Texarkana Gazette

Mother: Slender Man victim still scarred, fearful three years after stabbing attack

- Milwaukee Journal Sentinel By Bruce Vielmetti

WAUKESHA, Wis.—The victim in the infamous Slender Man stabbing shows outward signs of recovery but still carries deep fears and insecuriti­es, as well as physical scars from the attack and the surgeries that saved her life, her mother says in a new court filing.

In a compelling two-page victim impact statement, Stacie Leutner describes how her whole family has suffered along with daughter Payton, who in 2014 was stabbed 19 times by her friends Morgan Geyser and Anissa Weier after a sleepover party for Morgan’s 12th birthday.

Both were charged as adults and found not guilty by reason of mental disease or defect earlier this year.
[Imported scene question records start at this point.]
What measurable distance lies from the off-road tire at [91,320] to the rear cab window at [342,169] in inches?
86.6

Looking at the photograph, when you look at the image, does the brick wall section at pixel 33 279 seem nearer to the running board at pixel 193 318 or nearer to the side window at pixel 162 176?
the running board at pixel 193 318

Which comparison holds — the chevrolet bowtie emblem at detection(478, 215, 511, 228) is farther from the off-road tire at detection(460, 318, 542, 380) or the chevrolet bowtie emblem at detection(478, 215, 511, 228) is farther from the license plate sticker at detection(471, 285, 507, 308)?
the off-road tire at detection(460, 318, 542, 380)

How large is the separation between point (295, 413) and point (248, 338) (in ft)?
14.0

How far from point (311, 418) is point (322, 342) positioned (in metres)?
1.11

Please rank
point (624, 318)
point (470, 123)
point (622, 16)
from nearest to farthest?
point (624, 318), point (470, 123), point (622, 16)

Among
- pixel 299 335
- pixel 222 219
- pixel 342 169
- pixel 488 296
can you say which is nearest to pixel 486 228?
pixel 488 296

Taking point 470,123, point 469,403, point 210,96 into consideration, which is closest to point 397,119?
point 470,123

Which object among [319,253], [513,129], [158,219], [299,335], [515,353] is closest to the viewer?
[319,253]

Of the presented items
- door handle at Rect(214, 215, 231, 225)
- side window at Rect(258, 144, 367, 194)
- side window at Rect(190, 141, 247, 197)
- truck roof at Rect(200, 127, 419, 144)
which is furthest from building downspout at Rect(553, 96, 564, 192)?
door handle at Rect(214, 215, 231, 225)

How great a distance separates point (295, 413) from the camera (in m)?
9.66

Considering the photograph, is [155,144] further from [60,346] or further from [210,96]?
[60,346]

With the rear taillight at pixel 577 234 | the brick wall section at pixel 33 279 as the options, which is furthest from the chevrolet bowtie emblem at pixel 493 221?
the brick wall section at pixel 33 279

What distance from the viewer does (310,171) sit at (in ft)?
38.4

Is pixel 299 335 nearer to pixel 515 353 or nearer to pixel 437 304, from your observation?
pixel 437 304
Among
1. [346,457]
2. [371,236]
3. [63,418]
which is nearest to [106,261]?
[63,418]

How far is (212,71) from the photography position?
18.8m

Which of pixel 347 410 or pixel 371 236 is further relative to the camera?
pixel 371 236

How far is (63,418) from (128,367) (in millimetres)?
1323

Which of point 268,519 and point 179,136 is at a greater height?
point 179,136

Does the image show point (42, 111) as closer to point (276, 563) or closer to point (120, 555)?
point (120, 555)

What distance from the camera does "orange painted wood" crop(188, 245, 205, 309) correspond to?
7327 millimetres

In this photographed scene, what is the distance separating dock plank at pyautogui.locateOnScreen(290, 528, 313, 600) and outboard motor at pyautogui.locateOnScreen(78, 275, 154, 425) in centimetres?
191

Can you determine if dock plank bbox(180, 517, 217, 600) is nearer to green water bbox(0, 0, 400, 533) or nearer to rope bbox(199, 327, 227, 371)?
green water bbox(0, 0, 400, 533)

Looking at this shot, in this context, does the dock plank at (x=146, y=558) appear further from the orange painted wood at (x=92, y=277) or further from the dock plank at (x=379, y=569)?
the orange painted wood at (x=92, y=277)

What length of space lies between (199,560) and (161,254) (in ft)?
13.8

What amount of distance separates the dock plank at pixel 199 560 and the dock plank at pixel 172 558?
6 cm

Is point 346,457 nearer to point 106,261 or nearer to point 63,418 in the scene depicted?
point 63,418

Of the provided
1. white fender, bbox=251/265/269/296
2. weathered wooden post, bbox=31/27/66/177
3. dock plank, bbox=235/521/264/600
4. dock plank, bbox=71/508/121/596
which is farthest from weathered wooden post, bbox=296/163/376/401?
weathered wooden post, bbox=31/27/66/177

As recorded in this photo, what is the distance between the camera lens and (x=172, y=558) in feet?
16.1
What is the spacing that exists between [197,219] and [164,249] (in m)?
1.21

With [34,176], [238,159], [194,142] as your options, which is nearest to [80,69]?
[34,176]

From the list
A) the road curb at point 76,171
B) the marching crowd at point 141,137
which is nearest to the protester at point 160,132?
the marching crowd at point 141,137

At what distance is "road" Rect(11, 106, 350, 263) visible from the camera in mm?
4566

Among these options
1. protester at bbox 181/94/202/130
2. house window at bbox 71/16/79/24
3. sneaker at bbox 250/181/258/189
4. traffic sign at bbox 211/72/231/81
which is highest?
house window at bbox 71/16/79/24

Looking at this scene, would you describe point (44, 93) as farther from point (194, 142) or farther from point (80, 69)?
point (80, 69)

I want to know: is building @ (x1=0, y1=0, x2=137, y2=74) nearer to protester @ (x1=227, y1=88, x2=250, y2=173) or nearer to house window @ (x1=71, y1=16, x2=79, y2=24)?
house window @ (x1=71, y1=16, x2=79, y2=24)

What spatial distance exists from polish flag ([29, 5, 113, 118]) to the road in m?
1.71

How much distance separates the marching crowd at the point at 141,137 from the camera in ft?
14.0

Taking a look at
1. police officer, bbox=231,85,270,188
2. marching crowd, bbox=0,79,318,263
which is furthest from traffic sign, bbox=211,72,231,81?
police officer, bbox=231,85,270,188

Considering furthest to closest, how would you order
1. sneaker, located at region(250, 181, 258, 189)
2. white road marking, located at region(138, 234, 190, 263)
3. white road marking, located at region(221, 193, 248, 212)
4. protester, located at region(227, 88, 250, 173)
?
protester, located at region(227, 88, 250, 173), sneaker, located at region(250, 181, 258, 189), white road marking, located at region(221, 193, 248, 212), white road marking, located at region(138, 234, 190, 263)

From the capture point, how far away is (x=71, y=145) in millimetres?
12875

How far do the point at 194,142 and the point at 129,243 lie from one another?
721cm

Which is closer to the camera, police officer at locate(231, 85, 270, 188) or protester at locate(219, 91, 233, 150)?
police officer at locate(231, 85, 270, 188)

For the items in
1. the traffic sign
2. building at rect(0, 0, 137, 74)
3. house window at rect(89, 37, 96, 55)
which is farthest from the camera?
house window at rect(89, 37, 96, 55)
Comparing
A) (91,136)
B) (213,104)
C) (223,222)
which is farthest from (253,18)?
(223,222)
Experts said they suffered from a shared delusion that Slender Man—an internet boogeyman—would harm them or their families if they didn’t kill their sixth-grade classmate.
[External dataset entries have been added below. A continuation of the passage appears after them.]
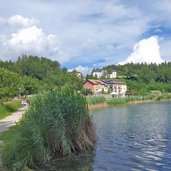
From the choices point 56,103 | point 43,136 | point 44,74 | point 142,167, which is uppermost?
point 44,74

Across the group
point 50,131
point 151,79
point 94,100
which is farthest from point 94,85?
point 50,131

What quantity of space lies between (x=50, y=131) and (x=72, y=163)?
1.99 meters

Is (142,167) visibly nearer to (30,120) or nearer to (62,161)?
(62,161)

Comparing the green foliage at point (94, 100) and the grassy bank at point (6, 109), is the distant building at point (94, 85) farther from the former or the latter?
the grassy bank at point (6, 109)

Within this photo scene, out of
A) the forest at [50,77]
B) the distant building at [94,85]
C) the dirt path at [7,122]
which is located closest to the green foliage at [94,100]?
the forest at [50,77]

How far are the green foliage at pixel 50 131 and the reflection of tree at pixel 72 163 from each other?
403mm

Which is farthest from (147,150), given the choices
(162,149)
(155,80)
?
(155,80)

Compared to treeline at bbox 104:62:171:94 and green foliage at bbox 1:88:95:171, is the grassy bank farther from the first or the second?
treeline at bbox 104:62:171:94

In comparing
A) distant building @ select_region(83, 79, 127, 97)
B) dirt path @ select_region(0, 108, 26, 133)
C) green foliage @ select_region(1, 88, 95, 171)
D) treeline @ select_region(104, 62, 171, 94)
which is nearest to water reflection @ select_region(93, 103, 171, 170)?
green foliage @ select_region(1, 88, 95, 171)

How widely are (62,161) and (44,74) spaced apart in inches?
3980

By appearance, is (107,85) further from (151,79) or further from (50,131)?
(50,131)

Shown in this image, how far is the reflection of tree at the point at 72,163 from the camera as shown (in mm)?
16266

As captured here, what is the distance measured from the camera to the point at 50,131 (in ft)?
58.9

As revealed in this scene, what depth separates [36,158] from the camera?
16.1 metres
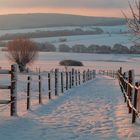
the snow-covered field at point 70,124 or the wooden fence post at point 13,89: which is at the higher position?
the wooden fence post at point 13,89

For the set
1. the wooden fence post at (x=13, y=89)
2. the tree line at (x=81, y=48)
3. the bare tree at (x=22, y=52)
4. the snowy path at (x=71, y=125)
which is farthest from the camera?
the tree line at (x=81, y=48)

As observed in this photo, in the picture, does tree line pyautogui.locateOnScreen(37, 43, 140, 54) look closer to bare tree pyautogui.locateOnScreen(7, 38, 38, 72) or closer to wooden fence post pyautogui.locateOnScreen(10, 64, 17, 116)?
bare tree pyautogui.locateOnScreen(7, 38, 38, 72)

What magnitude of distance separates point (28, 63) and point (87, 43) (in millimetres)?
61621

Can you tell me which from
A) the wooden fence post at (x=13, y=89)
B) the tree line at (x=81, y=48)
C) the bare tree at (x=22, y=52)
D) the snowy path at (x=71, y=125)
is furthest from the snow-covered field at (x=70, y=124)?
the tree line at (x=81, y=48)

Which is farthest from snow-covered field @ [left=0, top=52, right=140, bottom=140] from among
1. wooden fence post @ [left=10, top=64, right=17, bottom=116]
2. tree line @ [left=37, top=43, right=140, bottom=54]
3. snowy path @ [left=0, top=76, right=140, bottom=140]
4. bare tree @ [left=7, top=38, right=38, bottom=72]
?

Weier’s sentencing—really the judge’s parameters of her civil commitment at a state mental hospital—is Thursday.

On the one hand, her mother wrote, Payton has done well in the wake of the attack: She survived, she returned to school, she made new friends and traveled with them to the East Coast, and to Canada with her school’s French club.

“But she was different,” her mother wrote. “She was more reserved and more cautious. She held everyone at arm’s length and never let anyone get too close. She immersed herself in school in an attempt to distract herself from the uncertaint­y of her life; everything she knew about her home and her family was different.

“And she didn’t know how to cope with that.”

In addition, extensive scarring— marks from stabbings, six from surgeries, 25 in all—on her arms, leg, torso, and chest constantly remind Payton of the incident, and make swimsuit shopping a challenge.

Stacie Leutner details the effect on Payton’s younger brother, who was 10 at the time and felt “like a forgotten child” in the wake of her return home and the constant attention she required for recovery.

“He still struggles with … the belief that he is somehow less important than his sister,” she said.

The event also stressed her marriage, Stacie Leutner said, creating “a cavern” between the couple.

She wrote that Payton supported the final resolution­s of the cases for two reasons. First, she did not want to testify; she has never spoken of the attack since her interview with a detective from her hospital bed.

Second, she agrees that treatment in a secure hospital is best for both Geyser and Weier, even though she will not feel safe if either is ever released back into the community without supervisio­n.

Her mother said it was Payton’s own compassion that took her into the Waukesha woods where she was attacked by the other girls she thought were friends.

“Payton knew that if she wasn’t Morgan’s friend, then Morgan wouldn’t have any friends,” and believed everyone deserved at least one friend.”

The letter is the most extensive remarks from the Leutner family since their appearance on ABC’s “20/20” program a few months after the crime. Stacie and Josef Leutner and their parents and other relatives—but never Payton—have attended nearly every hearing over the 3½ years of the case but always declined to speak with reporters.